Praktijkgebieden: Omgevingsrecht, Ruimtelijke ordening
Op 1 februari 2018 heeft de Tweede Kamer het voorstel ‘Wijziging van de Wet ruimtelijke ordening en Invoeringswet Wet ruimtelijke ordening (afschaffing actualiseringsplicht bestemmingsplannen en beheersverordeningen)’ als hamerstuk afgedaan. Het voorbereidend onderzoek door de Eerste Kamercommissie voor Infrastructuur, Waterstaat en Omgeving zal op 6 maart 2018 plaatsvinden. Of en wanneer de wijziging wordt doorgevoerd is dus ook (nog) niet met zekerheid te zeggen; inwerkingtreding zal na vaststelling door de Eerste Kamer plaatsvinden op een bij koninklijk besluit te bepalen datum.

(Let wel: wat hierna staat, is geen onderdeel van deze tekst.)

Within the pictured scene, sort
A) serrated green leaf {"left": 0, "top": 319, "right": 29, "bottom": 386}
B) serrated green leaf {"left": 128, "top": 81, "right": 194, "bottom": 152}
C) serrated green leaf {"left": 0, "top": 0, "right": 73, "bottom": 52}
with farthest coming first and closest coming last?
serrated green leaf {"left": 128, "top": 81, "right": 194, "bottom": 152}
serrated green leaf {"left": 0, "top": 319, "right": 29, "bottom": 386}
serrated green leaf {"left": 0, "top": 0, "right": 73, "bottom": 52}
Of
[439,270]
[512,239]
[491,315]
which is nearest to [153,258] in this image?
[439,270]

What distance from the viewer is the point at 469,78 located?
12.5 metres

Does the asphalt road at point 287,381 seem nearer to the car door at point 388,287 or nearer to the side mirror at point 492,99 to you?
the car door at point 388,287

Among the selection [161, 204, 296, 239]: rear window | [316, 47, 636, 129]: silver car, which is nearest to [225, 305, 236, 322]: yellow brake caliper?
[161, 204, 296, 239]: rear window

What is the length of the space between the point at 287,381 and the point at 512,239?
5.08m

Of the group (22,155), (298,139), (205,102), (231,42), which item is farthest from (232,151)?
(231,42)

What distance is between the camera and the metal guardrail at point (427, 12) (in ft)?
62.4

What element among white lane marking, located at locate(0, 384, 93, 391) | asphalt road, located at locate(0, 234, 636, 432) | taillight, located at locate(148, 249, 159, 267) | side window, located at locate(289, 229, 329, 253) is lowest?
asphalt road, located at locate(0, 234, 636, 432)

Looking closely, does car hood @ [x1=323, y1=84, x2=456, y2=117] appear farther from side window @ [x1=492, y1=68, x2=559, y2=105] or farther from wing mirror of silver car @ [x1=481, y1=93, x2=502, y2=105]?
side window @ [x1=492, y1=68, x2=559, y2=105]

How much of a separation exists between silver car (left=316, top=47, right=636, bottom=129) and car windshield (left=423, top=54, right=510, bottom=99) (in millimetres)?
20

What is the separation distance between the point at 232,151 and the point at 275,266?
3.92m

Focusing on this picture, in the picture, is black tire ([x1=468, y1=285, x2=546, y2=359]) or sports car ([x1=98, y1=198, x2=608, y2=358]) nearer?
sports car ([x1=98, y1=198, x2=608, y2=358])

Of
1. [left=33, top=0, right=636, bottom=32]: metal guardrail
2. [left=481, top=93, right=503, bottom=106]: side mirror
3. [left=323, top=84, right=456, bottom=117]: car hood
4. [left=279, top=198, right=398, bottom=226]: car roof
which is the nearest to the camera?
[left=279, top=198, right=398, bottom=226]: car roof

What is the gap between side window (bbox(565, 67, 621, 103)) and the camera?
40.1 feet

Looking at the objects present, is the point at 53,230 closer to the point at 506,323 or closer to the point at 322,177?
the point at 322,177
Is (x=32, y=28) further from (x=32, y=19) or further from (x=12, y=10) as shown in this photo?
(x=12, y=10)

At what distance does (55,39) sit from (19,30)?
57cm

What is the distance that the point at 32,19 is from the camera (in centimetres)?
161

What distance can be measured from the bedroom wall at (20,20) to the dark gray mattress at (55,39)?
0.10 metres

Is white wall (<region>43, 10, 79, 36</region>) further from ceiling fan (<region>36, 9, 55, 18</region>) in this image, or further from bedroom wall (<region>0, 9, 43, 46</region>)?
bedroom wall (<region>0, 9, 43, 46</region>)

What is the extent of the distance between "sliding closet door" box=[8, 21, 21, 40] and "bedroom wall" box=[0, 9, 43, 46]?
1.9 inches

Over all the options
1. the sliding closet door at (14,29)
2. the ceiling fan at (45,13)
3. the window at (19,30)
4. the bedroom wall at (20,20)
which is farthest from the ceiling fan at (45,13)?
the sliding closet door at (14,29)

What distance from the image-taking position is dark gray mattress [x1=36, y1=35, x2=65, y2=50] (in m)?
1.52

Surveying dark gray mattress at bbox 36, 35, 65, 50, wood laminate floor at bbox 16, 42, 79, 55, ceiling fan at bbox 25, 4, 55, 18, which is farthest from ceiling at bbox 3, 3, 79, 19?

Actualiseringsplicht bestemmingsplannen en beheersverordeningenOp grond van artikel 3.1, tweede lid, van de Wet ruimtelijke ordening (Wro) geldt in het huidige systeem een actualiseringsplicht, inhoudende dat ‘de bestemming van gronden, met inbegrip van de met het oog daarop gestelde regels, wordt binnen een periode van tien jaar, gerekend vanaf de datum van vaststelling van het bestemmingsplan, telkens opnieuw vastgesteld’. In afwijking van deze actualiseringsplicht kan de raad besluiten om de periode van tien jaar met een periode van tien jaar te verlengen (zie artikel 3.1, derde lid, van de Wro). Indien de raad nalaat om een van deze besluiten te nemen (tot actualisering of verlenging van de termijn), vervalt de bevoegdheid tot het invorderen van leges op grond van het vierde lid.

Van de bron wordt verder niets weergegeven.